Elsewhere in Asia, data for release includes trade for Malaysia and a China FX net settlement figures.
In corporate news, Hyundai Motor Co. raised its revenue forecast for 2025 while paring profit expectations as the South Korean automaker accelerates investment in the US to mitigate tariff costs. India’s securities market regulator cleared the Adani Group and its billionaire founder Gautam Adani of some allegations of impropriety.
Worries have been mounting for weeks that the S&P 500’s push to record after record risks becoming a bubble, with the index’s swollen valuation cited most often as cause for concern.
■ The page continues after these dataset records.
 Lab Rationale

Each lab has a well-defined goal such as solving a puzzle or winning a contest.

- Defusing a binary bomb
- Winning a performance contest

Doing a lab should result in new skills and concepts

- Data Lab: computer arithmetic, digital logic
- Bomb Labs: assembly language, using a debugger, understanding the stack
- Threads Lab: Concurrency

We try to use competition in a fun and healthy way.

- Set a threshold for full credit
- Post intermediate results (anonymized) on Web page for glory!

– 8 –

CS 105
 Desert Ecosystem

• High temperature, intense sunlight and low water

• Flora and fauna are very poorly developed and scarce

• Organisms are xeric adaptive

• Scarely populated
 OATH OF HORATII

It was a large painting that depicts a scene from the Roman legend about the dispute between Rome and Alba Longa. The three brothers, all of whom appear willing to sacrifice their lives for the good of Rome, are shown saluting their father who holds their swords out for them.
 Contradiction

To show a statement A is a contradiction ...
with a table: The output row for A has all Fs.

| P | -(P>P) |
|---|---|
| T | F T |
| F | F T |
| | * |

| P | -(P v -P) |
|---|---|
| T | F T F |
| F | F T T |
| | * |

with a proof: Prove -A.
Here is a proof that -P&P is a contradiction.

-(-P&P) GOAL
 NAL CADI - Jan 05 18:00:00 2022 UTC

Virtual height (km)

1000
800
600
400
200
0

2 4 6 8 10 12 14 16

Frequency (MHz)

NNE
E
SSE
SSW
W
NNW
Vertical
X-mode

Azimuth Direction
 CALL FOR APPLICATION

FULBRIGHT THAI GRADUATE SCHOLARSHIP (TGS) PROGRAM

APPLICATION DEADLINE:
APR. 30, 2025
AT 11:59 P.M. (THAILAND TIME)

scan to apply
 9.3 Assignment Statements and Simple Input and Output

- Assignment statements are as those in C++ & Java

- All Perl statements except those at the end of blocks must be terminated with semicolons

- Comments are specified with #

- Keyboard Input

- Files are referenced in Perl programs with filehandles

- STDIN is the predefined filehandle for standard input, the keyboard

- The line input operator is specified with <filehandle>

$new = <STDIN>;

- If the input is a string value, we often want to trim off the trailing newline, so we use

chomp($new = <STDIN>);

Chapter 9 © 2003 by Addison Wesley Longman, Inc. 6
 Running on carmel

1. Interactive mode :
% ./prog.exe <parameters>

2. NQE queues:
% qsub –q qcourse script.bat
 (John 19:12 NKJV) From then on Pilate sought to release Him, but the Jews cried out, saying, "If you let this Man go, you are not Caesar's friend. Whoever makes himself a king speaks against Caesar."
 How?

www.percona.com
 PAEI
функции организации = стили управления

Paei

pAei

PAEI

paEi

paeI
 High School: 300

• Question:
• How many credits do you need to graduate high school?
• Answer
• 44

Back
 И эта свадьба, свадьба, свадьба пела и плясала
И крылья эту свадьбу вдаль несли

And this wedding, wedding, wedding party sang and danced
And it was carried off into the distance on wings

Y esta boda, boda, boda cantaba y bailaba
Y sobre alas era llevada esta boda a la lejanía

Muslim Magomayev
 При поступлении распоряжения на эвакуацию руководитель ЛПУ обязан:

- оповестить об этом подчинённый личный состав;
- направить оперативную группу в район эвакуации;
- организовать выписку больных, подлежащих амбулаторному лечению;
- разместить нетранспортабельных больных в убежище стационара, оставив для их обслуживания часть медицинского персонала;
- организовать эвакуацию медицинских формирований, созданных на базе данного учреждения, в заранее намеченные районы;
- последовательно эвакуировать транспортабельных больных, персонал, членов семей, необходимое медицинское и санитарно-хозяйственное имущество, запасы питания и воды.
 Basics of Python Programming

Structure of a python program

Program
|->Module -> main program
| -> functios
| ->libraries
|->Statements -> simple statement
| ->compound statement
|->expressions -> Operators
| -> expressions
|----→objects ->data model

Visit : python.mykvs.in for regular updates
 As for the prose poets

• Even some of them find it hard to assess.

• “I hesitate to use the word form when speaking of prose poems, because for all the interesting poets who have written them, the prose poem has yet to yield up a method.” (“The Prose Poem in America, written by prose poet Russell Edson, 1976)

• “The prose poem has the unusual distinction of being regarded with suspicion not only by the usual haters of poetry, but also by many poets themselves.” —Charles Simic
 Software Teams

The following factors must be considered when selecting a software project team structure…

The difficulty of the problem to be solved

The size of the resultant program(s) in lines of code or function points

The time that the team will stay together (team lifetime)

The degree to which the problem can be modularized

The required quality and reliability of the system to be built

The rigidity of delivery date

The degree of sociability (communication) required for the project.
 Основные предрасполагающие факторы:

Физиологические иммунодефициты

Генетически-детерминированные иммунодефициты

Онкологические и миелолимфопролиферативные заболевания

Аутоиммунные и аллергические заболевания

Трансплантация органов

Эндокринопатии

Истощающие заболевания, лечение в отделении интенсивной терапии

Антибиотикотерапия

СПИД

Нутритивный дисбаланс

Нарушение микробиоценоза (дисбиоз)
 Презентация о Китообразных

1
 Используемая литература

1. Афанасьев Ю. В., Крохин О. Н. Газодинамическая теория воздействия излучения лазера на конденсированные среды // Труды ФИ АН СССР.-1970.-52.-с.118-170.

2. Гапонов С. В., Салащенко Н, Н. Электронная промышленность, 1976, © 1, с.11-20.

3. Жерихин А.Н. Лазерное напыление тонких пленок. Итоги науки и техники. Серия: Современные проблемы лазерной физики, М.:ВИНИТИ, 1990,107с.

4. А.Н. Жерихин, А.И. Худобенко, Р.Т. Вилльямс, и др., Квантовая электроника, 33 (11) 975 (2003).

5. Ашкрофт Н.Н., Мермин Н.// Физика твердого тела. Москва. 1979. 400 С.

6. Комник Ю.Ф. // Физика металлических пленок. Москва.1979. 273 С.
Critics point to the tech sector’s outsize influence on this year’s gain, with just five stocks, all megacap tech firms, driving about half of the advance. But a closer look shows tech giants have largely justified their elevated valuations with profit growth.
“Investors have happily bought every dip, largely thanks to AI-driven enthusiasm and consistently strong results from big tech,” said Fawad Razaqzada at City Index and Forex.com. “The concern is that if tech momentum cools, the rest of the market may struggle to justify current valuations.”
That leaves the rally vulnerable if investor confidence wavers, putting the S&P 500 forecast on a more cautious stance, he noted.
“Our base case remains that the US economy will remain resilient and that it is unlikely to spiral into a recession,” said David Lefkowitz at UBS Global Wealth Management. “We therefore believe stocks are poised for further gains.”
In commodities, gold fell for a second session Thursday, as did West Texas Intermediate, the US oil price. Declines for crude came as US President Donald Trump implied that he favored low prices over sanctions as a means of pressuring Russia to end its war in Ukraine.